4. REE Content and Basket Composition
Sampling at A34 confirmed dissolved TREE concentrations of approximately 1,583 µg/L, with influent pH near 2.8, effluent pH near 7.5, and flow rates of approximately 500–1,000 gallons per minute. Although dilute, continuous flow creates a persistent and predictable REE resource.
Strategic elements dissolved in the AMD at A34 include Dy (~6%), Tb (~1%), Y (~29%), and NdPr (~19%). As shown in Figure 3, these elements collectively represent ~55% of TREE mass and >85% of total basket value.
5. Technology: Integrating REE Recovery into AMD Treatment
The A34 project applies a selective REE recovery process designed to integrate directly into conventional AMD treatment systems. Developed by WVU with federal and state support, the technology extracts value without disrupting the primary remediation mission.
REE recovery is sequenced after iron and aluminum removal, producing a concentrated REE-bearing solid suitable for aggregation and downstream processing. The approach eliminates mining, crushing, grinding, and aggressive leaching—reducing capital intensity, permitting risk, and development timelines. The general process flow for conventional AMD treatment and integrated REE recovery is shown below in Figure 4. In conventional AMD treatment, lime neutralization precipitates dissolved metals. For REE recovery, neutralization is staged to remove iron and aluminum first, followed by production of an REE-bearing pre-concentrate and purified water.
The system is modular and adaptable to varying flows, chemistries, and site conditions, enabling parallel deployment across multiple AMD sites.
6. Project Results and Operational Learnings
A34 demonstrates that REE recovery from AMD can be executed under real-world operating conditions without compromising environmental treatment requirements. The system operated with actual AMD flows and variability, confirming stable integration with conventional treatment systems.
Recovered material retained the HREE-weighted profile and was successfully processed through downstream separation and refining to produce both heavy rare earth oxide (HREO) and light rare earth oxide (LREO) products at greater than 95% purity.
7. Why A34 Matters
A34 demonstrates that AMD can serve as a strategically relevant domestic feedstock for REEs subject to foreign supply risk. Unlike most conventional deposits, which are dominated by light REEs, AMD offers a disproportionate share of heavy and magnet-critical elements aligned with U.S. defense and advanced manufacturing needs.
The project further validates a distributed deployment model, where multiple AMD sites contribute feedstock to centralized processing facilities—improving resilience, shortening timelines, and reducing single-asset risk.
8. Role of Mission Critical Materials
Mission Critical Materials (MCM) serves as the commercialization and industrialization partner for the AMD-based REE recovery technology demonstrated at A34. Building on technology developed at WVU with federal and state support, including DOE, DOD, and WVDEP, MCM is responsible for engineering, scale-up, and multi-site deployment.

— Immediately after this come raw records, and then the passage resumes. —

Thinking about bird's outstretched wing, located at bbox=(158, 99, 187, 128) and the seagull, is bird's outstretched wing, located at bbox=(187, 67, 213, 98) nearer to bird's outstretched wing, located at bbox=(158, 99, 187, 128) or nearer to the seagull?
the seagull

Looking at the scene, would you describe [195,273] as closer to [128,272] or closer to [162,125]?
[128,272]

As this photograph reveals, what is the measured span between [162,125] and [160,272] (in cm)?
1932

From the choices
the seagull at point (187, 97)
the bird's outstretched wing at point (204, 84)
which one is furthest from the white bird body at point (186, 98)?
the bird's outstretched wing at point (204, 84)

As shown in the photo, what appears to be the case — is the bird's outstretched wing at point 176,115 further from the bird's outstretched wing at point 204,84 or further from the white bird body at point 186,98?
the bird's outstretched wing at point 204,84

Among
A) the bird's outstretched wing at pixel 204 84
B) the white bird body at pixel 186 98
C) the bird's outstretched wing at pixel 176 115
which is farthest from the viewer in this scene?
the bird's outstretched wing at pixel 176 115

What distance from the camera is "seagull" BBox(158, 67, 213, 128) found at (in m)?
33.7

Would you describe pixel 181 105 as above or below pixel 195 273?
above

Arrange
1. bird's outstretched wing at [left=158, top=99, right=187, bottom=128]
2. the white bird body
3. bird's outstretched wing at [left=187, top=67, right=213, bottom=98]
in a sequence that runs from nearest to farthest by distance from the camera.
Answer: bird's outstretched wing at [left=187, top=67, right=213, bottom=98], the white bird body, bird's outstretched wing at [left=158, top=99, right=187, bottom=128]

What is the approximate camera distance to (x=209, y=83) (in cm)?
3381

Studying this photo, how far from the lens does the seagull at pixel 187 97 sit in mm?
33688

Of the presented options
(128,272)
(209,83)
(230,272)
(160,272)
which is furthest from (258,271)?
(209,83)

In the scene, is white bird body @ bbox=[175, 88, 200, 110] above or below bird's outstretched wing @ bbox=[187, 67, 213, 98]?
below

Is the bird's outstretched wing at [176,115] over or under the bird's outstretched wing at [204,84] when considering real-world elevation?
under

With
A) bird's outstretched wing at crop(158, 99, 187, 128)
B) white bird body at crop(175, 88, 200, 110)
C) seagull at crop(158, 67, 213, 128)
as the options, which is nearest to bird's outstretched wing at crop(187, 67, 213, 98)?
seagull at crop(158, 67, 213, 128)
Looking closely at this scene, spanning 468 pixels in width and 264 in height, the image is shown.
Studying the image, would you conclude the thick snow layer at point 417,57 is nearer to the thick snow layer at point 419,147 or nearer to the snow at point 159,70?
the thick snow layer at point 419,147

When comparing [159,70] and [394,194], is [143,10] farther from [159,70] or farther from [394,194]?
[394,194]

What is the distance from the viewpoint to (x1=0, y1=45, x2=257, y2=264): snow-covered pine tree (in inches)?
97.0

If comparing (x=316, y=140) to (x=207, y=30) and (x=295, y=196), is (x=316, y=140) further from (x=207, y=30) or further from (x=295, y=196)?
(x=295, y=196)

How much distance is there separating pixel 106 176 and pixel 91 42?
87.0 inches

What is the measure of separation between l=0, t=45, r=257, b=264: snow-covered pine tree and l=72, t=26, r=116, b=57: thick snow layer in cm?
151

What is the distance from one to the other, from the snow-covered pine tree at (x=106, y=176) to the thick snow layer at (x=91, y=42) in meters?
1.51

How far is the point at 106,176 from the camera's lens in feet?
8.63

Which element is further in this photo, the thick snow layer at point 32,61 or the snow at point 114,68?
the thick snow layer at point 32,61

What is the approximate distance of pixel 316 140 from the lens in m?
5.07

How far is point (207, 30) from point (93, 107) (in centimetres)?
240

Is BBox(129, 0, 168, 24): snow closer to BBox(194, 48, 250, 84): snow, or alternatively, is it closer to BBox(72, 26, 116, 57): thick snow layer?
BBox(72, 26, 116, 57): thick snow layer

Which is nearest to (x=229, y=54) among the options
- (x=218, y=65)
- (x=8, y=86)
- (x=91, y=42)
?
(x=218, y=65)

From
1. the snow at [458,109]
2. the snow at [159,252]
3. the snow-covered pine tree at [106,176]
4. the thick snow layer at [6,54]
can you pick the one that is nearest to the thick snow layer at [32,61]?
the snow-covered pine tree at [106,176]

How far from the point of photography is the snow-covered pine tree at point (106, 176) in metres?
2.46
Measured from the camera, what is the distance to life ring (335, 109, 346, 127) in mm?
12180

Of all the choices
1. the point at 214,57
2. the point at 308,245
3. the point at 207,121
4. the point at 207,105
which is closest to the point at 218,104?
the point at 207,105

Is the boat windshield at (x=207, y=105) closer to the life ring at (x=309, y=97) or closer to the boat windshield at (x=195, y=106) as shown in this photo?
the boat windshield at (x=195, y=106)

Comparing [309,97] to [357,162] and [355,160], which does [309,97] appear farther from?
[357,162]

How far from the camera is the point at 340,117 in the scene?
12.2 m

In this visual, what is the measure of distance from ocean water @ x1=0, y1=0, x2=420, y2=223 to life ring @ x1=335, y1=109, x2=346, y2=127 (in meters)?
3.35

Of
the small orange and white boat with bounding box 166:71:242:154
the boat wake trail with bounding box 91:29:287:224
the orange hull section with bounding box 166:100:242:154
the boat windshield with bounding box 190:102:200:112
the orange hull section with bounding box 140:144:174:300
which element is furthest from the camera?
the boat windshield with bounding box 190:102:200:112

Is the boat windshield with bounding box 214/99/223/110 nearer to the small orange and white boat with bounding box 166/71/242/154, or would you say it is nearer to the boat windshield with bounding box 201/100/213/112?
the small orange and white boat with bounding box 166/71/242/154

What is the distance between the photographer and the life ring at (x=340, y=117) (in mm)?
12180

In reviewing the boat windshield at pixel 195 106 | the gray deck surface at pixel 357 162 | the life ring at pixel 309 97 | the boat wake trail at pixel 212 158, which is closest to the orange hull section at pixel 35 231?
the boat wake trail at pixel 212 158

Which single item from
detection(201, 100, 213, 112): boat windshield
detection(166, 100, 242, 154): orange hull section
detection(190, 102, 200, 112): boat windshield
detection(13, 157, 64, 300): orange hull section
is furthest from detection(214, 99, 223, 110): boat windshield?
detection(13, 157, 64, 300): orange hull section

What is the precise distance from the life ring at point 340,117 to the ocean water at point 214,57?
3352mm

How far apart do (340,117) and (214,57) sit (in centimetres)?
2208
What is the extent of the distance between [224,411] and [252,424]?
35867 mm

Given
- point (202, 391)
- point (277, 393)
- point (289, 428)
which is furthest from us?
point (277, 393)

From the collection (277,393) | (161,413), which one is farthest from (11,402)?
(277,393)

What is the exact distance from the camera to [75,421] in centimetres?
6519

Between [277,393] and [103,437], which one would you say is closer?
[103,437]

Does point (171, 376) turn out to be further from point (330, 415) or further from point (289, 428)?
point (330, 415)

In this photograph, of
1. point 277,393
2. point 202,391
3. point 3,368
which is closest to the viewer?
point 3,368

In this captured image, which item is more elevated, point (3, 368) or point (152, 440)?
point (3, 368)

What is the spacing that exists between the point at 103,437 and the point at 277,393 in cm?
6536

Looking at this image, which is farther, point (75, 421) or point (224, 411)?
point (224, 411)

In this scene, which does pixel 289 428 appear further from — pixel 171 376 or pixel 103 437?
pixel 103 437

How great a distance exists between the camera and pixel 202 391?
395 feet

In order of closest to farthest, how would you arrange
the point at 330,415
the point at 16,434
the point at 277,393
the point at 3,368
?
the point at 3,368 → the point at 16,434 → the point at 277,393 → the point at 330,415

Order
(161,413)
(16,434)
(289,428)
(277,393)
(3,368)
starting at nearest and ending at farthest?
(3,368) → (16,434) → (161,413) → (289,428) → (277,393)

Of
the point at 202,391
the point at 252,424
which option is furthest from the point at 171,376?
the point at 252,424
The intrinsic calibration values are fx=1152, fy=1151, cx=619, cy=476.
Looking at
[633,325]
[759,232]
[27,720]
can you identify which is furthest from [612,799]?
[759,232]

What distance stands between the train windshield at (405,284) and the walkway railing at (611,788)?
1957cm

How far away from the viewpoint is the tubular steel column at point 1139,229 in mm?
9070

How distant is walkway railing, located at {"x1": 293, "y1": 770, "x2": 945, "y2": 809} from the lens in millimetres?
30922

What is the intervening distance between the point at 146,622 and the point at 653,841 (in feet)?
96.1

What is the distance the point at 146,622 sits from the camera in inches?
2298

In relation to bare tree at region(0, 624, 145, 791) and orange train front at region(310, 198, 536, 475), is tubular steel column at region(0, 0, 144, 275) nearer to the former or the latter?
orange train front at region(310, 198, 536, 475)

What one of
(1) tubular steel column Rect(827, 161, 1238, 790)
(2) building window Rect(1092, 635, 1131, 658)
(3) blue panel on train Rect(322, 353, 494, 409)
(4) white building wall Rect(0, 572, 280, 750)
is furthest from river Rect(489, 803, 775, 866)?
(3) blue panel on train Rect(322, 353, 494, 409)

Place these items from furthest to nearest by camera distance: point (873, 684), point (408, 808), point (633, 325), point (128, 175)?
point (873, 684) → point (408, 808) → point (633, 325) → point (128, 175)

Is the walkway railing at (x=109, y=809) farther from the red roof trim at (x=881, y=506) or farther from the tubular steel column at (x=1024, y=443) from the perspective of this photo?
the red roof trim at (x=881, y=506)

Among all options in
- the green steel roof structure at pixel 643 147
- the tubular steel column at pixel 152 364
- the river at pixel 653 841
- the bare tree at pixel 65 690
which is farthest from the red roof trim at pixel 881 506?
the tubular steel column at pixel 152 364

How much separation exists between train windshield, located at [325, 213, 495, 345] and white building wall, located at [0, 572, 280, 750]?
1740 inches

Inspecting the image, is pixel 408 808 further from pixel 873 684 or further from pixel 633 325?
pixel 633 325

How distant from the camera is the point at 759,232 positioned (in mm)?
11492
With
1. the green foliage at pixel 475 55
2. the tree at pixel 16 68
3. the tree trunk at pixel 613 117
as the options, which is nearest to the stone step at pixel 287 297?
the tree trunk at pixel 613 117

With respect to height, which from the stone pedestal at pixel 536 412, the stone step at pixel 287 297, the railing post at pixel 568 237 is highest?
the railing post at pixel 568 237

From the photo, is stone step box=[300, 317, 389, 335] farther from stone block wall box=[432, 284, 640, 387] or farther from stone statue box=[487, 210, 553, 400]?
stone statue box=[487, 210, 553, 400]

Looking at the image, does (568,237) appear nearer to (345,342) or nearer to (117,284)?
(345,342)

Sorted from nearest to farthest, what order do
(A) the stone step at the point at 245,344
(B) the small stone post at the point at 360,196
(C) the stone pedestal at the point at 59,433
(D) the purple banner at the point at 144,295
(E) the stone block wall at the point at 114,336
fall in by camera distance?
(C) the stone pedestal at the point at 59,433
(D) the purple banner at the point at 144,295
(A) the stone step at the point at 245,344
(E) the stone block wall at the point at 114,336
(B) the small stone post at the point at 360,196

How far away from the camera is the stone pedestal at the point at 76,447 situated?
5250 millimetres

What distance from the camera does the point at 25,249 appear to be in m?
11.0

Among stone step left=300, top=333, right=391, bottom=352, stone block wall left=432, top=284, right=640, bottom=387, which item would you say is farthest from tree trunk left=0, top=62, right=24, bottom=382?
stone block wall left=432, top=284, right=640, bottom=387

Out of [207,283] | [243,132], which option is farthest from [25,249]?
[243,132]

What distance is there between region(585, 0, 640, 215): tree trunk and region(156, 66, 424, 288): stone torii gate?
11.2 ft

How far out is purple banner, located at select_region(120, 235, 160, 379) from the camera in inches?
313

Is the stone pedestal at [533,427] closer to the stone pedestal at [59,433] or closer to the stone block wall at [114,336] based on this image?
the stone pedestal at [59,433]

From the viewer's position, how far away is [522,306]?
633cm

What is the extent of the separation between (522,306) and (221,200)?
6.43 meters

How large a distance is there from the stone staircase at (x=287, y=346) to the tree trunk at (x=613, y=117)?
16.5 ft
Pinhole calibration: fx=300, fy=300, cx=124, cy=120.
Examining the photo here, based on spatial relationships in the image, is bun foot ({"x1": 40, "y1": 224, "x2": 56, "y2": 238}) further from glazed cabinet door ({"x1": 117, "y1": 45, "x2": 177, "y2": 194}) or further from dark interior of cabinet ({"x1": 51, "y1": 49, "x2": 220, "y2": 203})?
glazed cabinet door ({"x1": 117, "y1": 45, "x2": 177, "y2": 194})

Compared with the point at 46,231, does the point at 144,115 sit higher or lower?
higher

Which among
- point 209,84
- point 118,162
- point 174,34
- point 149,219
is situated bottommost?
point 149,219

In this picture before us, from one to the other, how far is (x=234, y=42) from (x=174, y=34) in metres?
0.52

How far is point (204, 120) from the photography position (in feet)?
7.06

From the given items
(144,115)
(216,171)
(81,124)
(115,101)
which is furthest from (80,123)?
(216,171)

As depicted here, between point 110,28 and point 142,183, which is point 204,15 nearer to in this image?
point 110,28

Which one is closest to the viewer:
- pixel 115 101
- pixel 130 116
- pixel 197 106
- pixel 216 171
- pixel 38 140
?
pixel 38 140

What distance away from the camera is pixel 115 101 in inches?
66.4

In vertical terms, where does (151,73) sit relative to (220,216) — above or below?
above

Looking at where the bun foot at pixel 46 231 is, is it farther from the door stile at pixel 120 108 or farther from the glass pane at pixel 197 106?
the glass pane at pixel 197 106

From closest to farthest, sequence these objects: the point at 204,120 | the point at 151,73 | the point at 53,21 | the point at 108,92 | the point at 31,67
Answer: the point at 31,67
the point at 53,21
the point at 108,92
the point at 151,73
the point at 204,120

MCM is implementing a hub-and-spoke model that aggregates REE-bearing material from multiple AMD sites and integrates it with downstream centralized separation and metallization.
9. From A34 to Scale
A34 establishes the foundation for broader deployment through replication rather than reinvention. Modular recovery units can be deployed at additional AMD sites, with recovered material aggregated into centralized processing facilities producing separated REEs, metals, and alloys for U.S. end users. This model converts a legacy environmental liability into a resilient domestic supply platform for mission critical materials.